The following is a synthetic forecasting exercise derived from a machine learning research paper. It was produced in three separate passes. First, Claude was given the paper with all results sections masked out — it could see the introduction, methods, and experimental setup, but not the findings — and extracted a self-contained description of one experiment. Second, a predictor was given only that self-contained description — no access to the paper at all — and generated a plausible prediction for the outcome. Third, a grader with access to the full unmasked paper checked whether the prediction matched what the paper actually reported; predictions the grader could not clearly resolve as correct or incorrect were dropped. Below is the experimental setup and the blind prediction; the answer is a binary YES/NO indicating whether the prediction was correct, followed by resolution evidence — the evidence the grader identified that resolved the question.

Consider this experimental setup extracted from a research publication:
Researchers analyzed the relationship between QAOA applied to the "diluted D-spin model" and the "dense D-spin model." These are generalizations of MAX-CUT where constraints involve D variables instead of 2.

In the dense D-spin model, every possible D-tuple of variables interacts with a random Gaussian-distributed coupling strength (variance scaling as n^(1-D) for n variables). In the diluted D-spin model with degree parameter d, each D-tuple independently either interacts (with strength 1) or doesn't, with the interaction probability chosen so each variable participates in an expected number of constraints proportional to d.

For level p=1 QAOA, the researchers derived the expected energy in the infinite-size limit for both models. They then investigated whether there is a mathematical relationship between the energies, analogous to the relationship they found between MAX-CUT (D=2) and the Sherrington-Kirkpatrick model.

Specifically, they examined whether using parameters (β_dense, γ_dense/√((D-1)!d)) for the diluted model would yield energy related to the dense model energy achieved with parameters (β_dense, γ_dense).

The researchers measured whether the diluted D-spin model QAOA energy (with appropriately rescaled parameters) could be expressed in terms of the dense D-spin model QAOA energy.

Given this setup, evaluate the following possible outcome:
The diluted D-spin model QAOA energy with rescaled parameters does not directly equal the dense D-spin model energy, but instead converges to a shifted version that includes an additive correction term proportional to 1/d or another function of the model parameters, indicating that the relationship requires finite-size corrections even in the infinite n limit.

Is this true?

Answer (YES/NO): NO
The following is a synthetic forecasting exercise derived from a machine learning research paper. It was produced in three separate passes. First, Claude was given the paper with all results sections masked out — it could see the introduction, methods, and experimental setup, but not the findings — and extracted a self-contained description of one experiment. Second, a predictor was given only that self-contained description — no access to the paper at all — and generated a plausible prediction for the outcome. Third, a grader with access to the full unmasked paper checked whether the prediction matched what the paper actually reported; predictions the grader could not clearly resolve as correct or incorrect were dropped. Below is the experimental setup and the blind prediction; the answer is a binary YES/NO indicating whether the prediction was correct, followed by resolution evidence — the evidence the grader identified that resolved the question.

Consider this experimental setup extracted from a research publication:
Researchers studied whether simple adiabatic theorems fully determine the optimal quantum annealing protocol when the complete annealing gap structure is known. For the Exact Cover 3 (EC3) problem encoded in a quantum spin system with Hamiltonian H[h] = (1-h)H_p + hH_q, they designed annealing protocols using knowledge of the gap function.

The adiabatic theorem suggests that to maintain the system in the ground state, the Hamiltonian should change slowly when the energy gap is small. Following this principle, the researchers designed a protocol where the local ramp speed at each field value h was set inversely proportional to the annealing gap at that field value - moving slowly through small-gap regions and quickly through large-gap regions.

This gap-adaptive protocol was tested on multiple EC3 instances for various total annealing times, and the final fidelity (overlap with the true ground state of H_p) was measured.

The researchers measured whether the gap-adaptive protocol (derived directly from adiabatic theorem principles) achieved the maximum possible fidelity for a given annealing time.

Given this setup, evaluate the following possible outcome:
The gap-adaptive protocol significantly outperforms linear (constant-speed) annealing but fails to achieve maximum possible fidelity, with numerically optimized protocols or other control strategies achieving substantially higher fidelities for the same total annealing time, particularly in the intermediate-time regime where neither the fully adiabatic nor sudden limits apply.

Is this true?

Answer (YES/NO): YES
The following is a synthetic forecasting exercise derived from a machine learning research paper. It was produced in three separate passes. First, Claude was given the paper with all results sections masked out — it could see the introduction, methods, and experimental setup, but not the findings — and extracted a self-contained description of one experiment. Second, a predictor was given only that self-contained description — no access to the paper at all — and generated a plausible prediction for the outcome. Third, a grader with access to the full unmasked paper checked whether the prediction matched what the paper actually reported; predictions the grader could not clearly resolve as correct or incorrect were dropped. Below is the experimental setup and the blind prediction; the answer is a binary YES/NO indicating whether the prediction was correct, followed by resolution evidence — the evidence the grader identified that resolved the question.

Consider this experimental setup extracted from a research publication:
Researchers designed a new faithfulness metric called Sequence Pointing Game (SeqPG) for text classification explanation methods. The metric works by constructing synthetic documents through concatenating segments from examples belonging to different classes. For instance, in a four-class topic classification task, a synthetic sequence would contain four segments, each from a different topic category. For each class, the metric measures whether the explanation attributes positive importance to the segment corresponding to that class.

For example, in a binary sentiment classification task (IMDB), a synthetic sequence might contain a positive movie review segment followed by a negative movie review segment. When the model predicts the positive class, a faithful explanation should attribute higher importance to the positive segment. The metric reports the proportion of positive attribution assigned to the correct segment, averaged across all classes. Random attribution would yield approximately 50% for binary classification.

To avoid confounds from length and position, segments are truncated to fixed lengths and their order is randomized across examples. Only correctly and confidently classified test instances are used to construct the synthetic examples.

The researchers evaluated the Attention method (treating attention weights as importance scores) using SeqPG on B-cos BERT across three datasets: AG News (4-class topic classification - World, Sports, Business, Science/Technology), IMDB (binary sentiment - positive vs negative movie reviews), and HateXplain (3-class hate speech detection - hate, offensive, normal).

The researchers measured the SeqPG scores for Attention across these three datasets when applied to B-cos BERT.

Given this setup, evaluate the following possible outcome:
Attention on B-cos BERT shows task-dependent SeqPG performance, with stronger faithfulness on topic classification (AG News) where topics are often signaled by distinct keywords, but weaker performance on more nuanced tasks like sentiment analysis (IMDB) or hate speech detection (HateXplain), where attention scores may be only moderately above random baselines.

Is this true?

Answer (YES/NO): NO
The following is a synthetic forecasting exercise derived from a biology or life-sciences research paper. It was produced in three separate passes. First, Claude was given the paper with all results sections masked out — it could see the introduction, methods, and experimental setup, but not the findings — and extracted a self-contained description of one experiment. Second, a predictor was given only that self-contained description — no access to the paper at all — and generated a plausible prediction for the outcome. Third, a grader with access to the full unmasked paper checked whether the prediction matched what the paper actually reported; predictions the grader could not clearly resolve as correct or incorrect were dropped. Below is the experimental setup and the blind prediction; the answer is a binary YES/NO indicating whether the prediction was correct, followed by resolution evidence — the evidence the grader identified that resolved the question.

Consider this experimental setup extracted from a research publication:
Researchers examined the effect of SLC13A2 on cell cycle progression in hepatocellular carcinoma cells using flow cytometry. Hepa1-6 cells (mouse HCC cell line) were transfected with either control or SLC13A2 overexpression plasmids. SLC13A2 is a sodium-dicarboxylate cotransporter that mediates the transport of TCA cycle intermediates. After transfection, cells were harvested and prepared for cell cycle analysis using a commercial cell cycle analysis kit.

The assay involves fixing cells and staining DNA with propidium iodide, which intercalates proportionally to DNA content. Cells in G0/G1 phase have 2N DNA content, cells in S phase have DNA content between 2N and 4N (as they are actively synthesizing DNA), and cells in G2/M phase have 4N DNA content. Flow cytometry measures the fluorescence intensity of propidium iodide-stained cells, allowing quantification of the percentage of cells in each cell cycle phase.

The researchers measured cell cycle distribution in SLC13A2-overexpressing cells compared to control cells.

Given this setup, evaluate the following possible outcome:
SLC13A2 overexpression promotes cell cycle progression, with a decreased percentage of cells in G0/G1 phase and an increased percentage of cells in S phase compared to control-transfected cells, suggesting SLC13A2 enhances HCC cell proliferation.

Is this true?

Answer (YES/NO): NO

○ ○ ○

Nothing in the data may be omitted; transcribe it exactly.

The following is a synthetic forecasting exercise derived from a machine learning research paper. It was produced in three separate passes. First, Claude was given the paper with all results sections masked out — it could see the introduction, methods, and experimental setup, but not the findings — and extracted a self-contained description of one experiment. Second, a predictor was given only that self-contained description — no access to the paper at all — and generated a plausible prediction for the outcome. Third, a grader with access to the full unmasked paper checked whether the prediction matched what the paper actually reported; predictions the grader could not clearly resolve as correct or incorrect were dropped. Below is the experimental setup and the blind prediction; the answer is a binary YES/NO indicating whether the prediction was correct, followed by resolution evidence — the evidence the grader identified that resolved the question.

Consider this experimental setup extracted from a research publication:
Researchers analyzed the relationship between QAOA applied to the "diluted D-spin model" and the "dense D-spin model." These are generalizations of MAX-CUT where constraints involve D variables instead of 2.

In the dense D-spin model, every possible D-tuple of variables interacts with a random Gaussian-distributed coupling strength (variance scaling as n^(1-D) for n variables). In the diluted D-spin model with degree parameter d, each D-tuple independently either interacts (with strength 1) or doesn't, with the interaction probability chosen so each variable participates in an expected number of constraints proportional to d.

For level p=1 QAOA, the researchers derived the expected energy in the infinite-size limit for both models. They then investigated whether there is a mathematical relationship between the energies, analogous to the relationship they found between MAX-CUT (D=2) and the Sherrington-Kirkpatrick model.

Specifically, they examined whether using parameters (β_dense, γ_dense/√((D-1)!d)) for the diluted model would yield energy related to the dense model energy achieved with parameters (β_dense, γ_dense).

The researchers measured whether the diluted D-spin model QAOA energy (with appropriately rescaled parameters) could be expressed in terms of the dense D-spin model QAOA energy.

Given this setup, evaluate the following possible outcome:
The diluted D-spin model QAOA energy with rescaled parameters does not directly equal the dense D-spin model energy, but instead converges to a shifted version that includes an additive correction term proportional to 1/d or another function of the model parameters, indicating that the relationship requires finite-size corrections even in the infinite n limit.

Is this true?

Answer (YES/NO): NO
The following is a synthetic forecasting exercise derived from a machine learning research paper. It was produced in three separate passes. First, Claude was given the paper with all results sections masked out — it could see the introduction, methods, and experimental setup, but not the findings — and extracted a self-contained description of one experiment. Second, a predictor was given only that self-contained description — no access to the paper at all — and generated a plausible prediction for the outcome. Third, a grader with access to the full unmasked paper checked whether the prediction matched what the paper actually reported; predictions the grader could not clearly resolve as correct or incorrect were dropped. Below is the experimental setup and the blind prediction; the answer is a binary YES/NO indicating whether the prediction was correct, followed by resolution evidence — the evidence the grader identified that resolved the question.

Consider this experimental setup extracted from a research publication:
Researchers studied whether simple adiabatic theorems fully determine the optimal quantum annealing protocol when the complete annealing gap structure is known. For the Exact Cover 3 (EC3) problem encoded in a quantum spin system with Hamiltonian H[h] = (1-h)H_p + hH_q, they designed annealing protocols using knowledge of the gap function.

The adiabatic theorem suggests that to maintain the system in the ground state, the Hamiltonian should change slowly when the energy gap is small. Following this principle, the researchers designed a protocol where the local ramp speed at each field value h was set inversely proportional to the annealing gap at that field value - moving slowly through small-gap regions and quickly through large-gap regions.

This gap-adaptive protocol was tested on multiple EC3 instances for various total annealing times, and the final fidelity (overlap with the true ground state of H_p) was measured.

The researchers measured whether the gap-adaptive protocol (derived directly from adiabatic theorem principles) achieved the maximum possible fidelity for a given annealing time.

Given this setup, evaluate the following possible outcome:
The gap-adaptive protocol significantly outperforms linear (constant-speed) annealing but fails to achieve maximum possible fidelity, with numerically optimized protocols or other control strategies achieving substantially higher fidelities for the same total annealing time, particularly in the intermediate-time regime where neither the fully adiabatic nor sudden limits apply.

Is this true?

Answer (YES/NO): YES
The following is a synthetic forecasting exercise derived from a machine learning research paper. It was produced in three separate passes. First, Claude was given the paper with all results sections masked out — it could see the introduction, methods, and experimental setup, but not the findings — and extracted a self-contained description of one experiment. Second, a predictor was given only that self-contained description — no access to the paper at all — and generated a plausible prediction for the outcome. Third, a grader with access to the full unmasked paper checked whether the prediction matched what the paper actually reported; predictions the grader could not clearly resolve as correct or incorrect were dropped. Below is the experimental setup and the blind prediction; the answer is a binary YES/NO indicating whether the prediction was correct, followed by resolution evidence — the evidence the grader identified that resolved the question.

Consider this experimental setup extracted from a research publication:
Researchers designed a new faithfulness metric called Sequence Pointing Game (SeqPG) for text classification explanation methods. The metric works by constructing synthetic documents through concatenating segments from examples belonging to different classes. For instance, in a four-class topic classification task, a synthetic sequence would contain four segments, each from a different topic category. For each class, the metric measures whether the explanation attributes positive importance to the segment corresponding to that class.

For example, in a binary sentiment classification task (IMDB), a synthetic sequence might contain a positive movie review segment followed by a negative movie review segment. When the model predicts the positive class, a faithful explanation should attribute higher importance to the positive segment. The metric reports the proportion of positive attribution assigned to the correct segment, averaged across all classes. Random attribution would yield approximately 50% for binary classification.

To avoid confounds from length and position, segments are truncated to fixed lengths and their order is randomized across examples. Only correctly and confidently classified test instances are used to construct the synthetic examples.

The researchers evaluated the Attention method (treating attention weights as importance scores) using SeqPG on B-cos BERT across three datasets: AG News (4-class topic classification - World, Sports, Business, Science/Technology), IMDB (binary sentiment - positive vs negative movie reviews), and HateXplain (3-class hate speech detection - hate, offensive, normal).

The researchers measured the SeqPG scores for Attention across these three datasets when applied to B-cos BERT.

Given this setup, evaluate the following possible outcome:
Attention on B-cos BERT shows task-dependent SeqPG performance, with stronger faithfulness on topic classification (AG News) where topics are often signaled by distinct keywords, but weaker performance on more nuanced tasks like sentiment analysis (IMDB) or hate speech detection (HateXplain), where attention scores may be only moderately above random baselines.

Is this true?

Answer (YES/NO): NO
The following is a synthetic forecasting exercise derived from a biology or life-sciences research paper. It was produced in three separate passes. First, Claude was given the paper with all results sections masked out — it could see the introduction, methods, and experimental setup, but not the findings — and extracted a self-contained description of one experiment. Second, a predictor was given only that self-contained description — no access to the paper at all — and generated a plausible prediction for the outcome. Third, a grader with access to the full unmasked paper checked whether the prediction matched what the paper actually reported; predictions the grader could not clearly resolve as correct or incorrect were dropped. Below is the experimental setup and the blind prediction; the answer is a binary YES/NO indicating whether the prediction was correct, followed by resolution evidence — the evidence the grader identified that resolved the question.

Consider this experimental setup extracted from a research publication:
Researchers examined the effect of SLC13A2 on cell cycle progression in hepatocellular carcinoma cells using flow cytometry. Hepa1-6 cells (mouse HCC cell line) were transfected with either control or SLC13A2 overexpression plasmids. SLC13A2 is a sodium-dicarboxylate cotransporter that mediates the transport of TCA cycle intermediates. After transfection, cells were harvested and prepared for cell cycle analysis using a commercial cell cycle analysis kit.

The assay involves fixing cells and staining DNA with propidium iodide, which intercalates proportionally to DNA content. Cells in G0/G1 phase have 2N DNA content, cells in S phase have DNA content between 2N and 4N (as they are actively synthesizing DNA), and cells in G2/M phase have 4N DNA content. Flow cytometry measures the fluorescence intensity of propidium iodide-stained cells, allowing quantification of the percentage of cells in each cell cycle phase.

The researchers measured cell cycle distribution in SLC13A2-overexpressing cells compared to control cells.

Given this setup, evaluate the following possible outcome:
SLC13A2 overexpression promotes cell cycle progression, with a decreased percentage of cells in G0/G1 phase and an increased percentage of cells in S phase compared to control-transfected cells, suggesting SLC13A2 enhances HCC cell proliferation.

Is this true?

Answer (YES/NO): NO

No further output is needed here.